Periodically restoring entire systems. At least annually, restore a complete system to verify the process works end-to-end.
Documenting the restore procedure. The person who set up the backup might not be available when you need to restore. Write it down.
Timing the restore. Know how long recovery actually takes so you can plan accordingly.
Verifying data integrity. Check that restored databases are consistent and applications function correctly.
We recommend testing file restores monthly and full system restores at least twice a year. Put it on the calendar. Make it non-negotiable.
AWS Backup Services: What's Actually Available
If you're running on AWS — or considering it — you have native backup capabilities built into the platform.
AWS Backup provides a centralized service to manage backups across AWS services. You can create backup policies, automate backup schedules, and monitor backup health from a single console.
Amazon S3 offers multiple storage classes for backup data, from frequently accessed to deep archive.
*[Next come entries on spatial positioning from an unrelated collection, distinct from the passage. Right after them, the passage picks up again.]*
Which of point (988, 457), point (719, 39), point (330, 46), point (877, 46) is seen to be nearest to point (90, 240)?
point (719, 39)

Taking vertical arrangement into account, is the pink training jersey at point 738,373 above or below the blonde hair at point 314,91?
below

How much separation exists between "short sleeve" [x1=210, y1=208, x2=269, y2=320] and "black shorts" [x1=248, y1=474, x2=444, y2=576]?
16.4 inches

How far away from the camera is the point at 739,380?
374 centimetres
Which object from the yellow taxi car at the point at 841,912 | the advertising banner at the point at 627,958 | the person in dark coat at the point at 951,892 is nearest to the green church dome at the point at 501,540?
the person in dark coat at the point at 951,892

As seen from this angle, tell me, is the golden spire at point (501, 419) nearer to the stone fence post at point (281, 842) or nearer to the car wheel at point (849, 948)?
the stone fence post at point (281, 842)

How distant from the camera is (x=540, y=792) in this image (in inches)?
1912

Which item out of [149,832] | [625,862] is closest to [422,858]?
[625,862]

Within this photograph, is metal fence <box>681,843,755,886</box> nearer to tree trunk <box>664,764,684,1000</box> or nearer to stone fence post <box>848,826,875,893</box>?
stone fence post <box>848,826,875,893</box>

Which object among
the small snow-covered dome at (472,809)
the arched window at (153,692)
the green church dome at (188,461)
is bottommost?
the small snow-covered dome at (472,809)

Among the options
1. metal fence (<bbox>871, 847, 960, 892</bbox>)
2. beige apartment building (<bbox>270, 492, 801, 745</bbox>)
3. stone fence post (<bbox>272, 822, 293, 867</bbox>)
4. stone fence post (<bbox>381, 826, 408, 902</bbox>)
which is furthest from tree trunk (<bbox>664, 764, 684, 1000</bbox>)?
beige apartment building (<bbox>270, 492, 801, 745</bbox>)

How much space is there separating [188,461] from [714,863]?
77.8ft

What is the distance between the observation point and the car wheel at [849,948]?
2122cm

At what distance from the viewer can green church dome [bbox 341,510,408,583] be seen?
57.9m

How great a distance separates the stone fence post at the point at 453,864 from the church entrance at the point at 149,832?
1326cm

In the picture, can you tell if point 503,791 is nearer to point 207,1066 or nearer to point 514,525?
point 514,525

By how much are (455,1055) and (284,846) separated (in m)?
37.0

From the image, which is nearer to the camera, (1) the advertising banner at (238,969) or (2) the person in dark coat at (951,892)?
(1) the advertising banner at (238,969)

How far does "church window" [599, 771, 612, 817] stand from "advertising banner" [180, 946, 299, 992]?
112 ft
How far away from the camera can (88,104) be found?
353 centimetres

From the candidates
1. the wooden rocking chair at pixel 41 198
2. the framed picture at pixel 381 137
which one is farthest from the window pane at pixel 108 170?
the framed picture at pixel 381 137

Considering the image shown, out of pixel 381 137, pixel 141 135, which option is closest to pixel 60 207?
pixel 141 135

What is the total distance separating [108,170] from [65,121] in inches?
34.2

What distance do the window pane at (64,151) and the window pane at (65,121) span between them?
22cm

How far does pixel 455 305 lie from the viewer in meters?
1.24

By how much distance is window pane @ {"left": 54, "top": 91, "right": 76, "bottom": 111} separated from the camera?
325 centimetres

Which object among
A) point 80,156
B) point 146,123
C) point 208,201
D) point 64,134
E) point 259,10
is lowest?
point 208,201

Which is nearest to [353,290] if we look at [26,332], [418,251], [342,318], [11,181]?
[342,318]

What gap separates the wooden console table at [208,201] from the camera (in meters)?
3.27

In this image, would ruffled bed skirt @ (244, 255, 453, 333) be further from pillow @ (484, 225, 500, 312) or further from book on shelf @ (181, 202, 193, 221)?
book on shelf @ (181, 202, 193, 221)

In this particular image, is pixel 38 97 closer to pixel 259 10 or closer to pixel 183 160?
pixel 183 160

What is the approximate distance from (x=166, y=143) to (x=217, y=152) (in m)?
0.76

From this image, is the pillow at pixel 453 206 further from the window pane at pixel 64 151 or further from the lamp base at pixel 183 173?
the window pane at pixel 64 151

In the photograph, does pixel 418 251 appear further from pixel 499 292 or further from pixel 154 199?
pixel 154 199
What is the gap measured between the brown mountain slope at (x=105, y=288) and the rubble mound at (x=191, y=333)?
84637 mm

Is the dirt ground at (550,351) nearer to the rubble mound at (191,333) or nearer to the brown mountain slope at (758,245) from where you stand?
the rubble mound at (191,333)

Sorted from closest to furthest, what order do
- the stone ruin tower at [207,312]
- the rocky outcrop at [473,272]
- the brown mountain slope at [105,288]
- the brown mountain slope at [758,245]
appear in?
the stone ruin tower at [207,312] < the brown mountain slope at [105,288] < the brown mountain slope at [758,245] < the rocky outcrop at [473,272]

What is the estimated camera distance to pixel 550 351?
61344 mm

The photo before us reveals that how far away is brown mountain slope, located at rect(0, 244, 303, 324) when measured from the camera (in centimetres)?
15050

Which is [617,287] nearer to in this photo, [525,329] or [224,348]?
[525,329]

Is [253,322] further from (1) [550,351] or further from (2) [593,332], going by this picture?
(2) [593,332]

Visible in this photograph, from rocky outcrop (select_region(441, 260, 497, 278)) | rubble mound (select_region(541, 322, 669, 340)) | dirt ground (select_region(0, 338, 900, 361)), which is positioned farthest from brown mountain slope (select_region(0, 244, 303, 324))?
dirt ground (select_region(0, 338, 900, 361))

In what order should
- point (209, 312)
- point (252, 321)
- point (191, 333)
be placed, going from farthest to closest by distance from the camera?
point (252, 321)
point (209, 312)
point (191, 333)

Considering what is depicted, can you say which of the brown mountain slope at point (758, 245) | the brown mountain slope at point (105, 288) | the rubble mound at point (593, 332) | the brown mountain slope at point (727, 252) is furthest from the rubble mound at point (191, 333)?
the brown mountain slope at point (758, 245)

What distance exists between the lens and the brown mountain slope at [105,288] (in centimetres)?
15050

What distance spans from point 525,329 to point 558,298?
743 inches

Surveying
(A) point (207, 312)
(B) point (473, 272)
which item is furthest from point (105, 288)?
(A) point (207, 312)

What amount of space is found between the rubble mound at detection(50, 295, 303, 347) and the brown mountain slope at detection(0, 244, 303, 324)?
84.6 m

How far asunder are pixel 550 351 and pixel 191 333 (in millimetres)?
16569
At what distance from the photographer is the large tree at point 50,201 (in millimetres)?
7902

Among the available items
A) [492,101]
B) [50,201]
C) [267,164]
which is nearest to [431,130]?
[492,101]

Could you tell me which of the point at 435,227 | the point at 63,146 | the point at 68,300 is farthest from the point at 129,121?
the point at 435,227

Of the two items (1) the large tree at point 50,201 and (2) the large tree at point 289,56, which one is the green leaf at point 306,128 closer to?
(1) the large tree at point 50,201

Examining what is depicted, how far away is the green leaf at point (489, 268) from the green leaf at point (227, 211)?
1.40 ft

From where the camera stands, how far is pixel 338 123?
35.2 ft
Versioning protects against accidental overwrites and deletions.
Amazon EBS snapshots capture point-in-time copies of your server volumes. These can be automated and copied across regions for geographic redundancy.
Amazon RDS automated backups handle database backup with point-in-time recovery. You can restore to any second within your retention period.
AWS Backup Vault Lock provides immutable backups that can't be deleted — even by administrators. This is your ransomware protection.
The Cost Perspective: Backup vs. Data Loss
Let's talk money.
Cloud backup costs vary, but for a typical small business, you're looking at somewhere between $100 and $500 per month for comprehensive backup coverage. Maybe more if you have large amounts of data.
Now let's talk about what data loss costs:
Direct costs: Lost revenue during downtime. Cost to recreate lost data. Emergency IT services. Potential regulatory fines.
Indirect costs: Customer trust damage. Employee productivity loss. Competitive disadvantage. Delayed projects.
Existential costs: Some businesses never recover from major data loss. The statistics are grim — a significant percentage of businesses that experience catastrophic data loss close within a year.
A few hundred dollars a month for backup is insurance. And unlike most insurance, you will almost certainly need to use it at some point.
| Scenario | Typical Cost |
|---|---|
| Monthly cloud backup | $100-$500 |
| One day of downtime | $10,000-$50,000+ |
| Ransomware ransom | $50,000-$500,000+ |
| Complete data loss | Business closure |
Getting Started: Assessing Your Current State
If you've read this far and you're worried, good. Worry is appropriate. But worry without action is just anxiety.
Here's how to assess and improve your backup strategy:
Step 1: Audit what exists. What backup systems are currently in place? When did they last run successfully? What data are they capturing?
Step 2: Identify the gaps. What data isn't being backed up? Is anything offsite? Has anyone ever tested a restore?
Step 3: Define your requirements. What's your acceptable recovery time? How much data can you afford to lose? These answers drive your backup design.
Step 4: Implement 3-2-1. At minimum, get one copy of your critical data into the cloud. This is your foundation.
Step 5: Test immediately. Don't wait. Restore something today and verify it works.
Step 6: Schedule ongoing tests. Monthly file restores. Quarterly system restores. Put it on the calendar.
The Question You Need to Answer
We started with a question, and we'll end with it: When did you last test a restore?
If the answer is "never" or "I don't know," you have work to do. The good news is that cloud backup is more accessible and affordable than ever. The bad news is that threats are more sophisticated than ever too.
Your backup is the insurance policy you don't think about until you need it. Unlike most insurance, you will need it. Hardware fails. Humans make mistakes. Criminals attack.
The only question is whether you'll be ready.
Don't wait for the disaster to find out your backup doesn't work. Test it today. Improve it this week. And sleep better knowing that when something goes wrong — and something will go wrong — you can recover.